Python scratch framework learning

Zh1z3ven 2020-11-15 23:51:43
python scratch framework learning


Scrapy frame

Scrapy install

Normal installation will report an error , There are two main reasons

0x01 upgrade pip3 package

python -m pip install -U pip

0x02 Manually install dependencies

Manual installation required wheel、lxml、Twisted、pywin32

pip3 install wheel
pip3 install lxml
pip3 install Twisted
pip3 install pywin32

0x03 install Scrapy

pip3 install scrapy

Scrapy Project management

0x01 Use scrapy Create a new crawler project

mkdir Scrapy
scrapy startproject myfirstpjt
cd myfirstpjt

image-20201110220849055

0x02 scrapy Relevant command

There are two kinds of orders , One is global command , One is project command

Global commands don't need to rely on Scrapy Project can be directly related to performance , The project command must depend on the project

stay Scrapy Use outside the directory where the project is located scrapy -h Show all global commands

C:\Users\LENOVO>scrapy -h
Scrapy 2.4.0 - no active project
Usage:
scrapy <command> [options] [args]
Available commands:
bench Run quick benchmark test
commands
fetch Fetch a URL using the Scrapy downloader
genspider Generate new spider using pre-defined templates
runspider Run a self-contained spider (without creating a project)
settings Get settings values
shell Interactive scraping console
startproject Create new project
version Print Scrapy version
view Open URL in browser, as seen by Scrapy
[ more ] More commands available when run from project directory
Use "scrapy <command> -h" to see more info about a command

fetch

fetch The command is mainly used to display the crawler crawling process

image-20201110224047794

0x03 Selectors

Support XPath CSS Selectors

meanwhile XPath The selector also has a .re() Method is used to extract data from regular expressions

, Different from using .xpath() perhaps .css() Method ,.re() Method returns unicode A string of list , So it's impossible to construct nested .re() call

establish Scrapy project

Writing small scripts or projects is equivalent to writing a composition on white paper , The framework will integrate some of the things that are often used to turn a composition question into a fill in question , Greatly reduced workload

scrapy startproject Project name ( for example todayMovie)

tree todayMovie

D:\pycharm\code\Scrapy>scrapy startproject todayMovie
New Scrapy project 'todayMovie', using template directory 'c:\python3.7\lib\site-packages\scrapy\templates\project', created in:
D:\pycharm\code\Scrapy\todayMovie
You can start your first spider with:
cd todayMovie
scrapy genspider example example.com
D:\pycharm\code\Scrapy>tree todayMovie
Folder PATH list
The volume serial number is 6858-7249
D:\PYCHARM\CODE\SCRAPY\TODAYMOVIE
└─todayMovie
└─spiders
D:\pycharm\code\Scrapy>

0x01 Use genspider Parameter new basic crawler

Create a new one called wuHanMovieSpider The crawler script for , Script search domain is mtime.com

scrapy genspider wuHanMovieSpider mtime.com

image-20201112222835234

0x02 About the documents under the framework

scrapy.cfg

 The main statement is that the default setting file location is todayMovie Under the module of settings file (setting.py), Defined as the project name todayMovie

items.py The role of a file is to define what items the crawler ultimately needs ,

pipelines.py The purpose of the document is to close the end .Scrapy The crawler crawled the content of the web page after , How to deal with these contents depends on pipelines.py How to set up

Need modification 、 The only thing to fill in the blanks is 4 File , they Namely items.py、settings.py、pipelines.py、wuHanMovieSpider.py.

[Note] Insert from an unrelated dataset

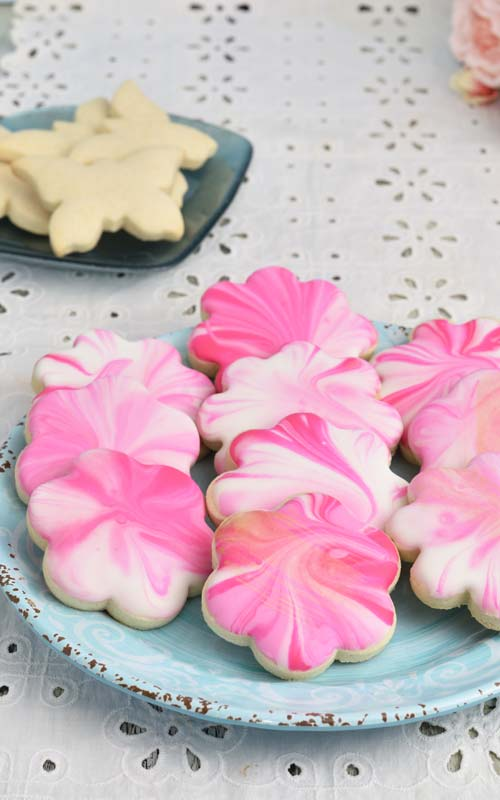 pink marbled gluten free sugar cookies on a plate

among items.py Decide which items to climb ,wuHanMovieSpider.py Decide how to climb , settings.py Decide who is going to handle the crawling content ,pipelines.py Decide what to do with the crawled content

0x03 xpath Selectors

selector = response.xpath('/html/body/div[@id='homeContentRegion']//text()')[0].extract()

extract() Return to the selected content Unicode character string .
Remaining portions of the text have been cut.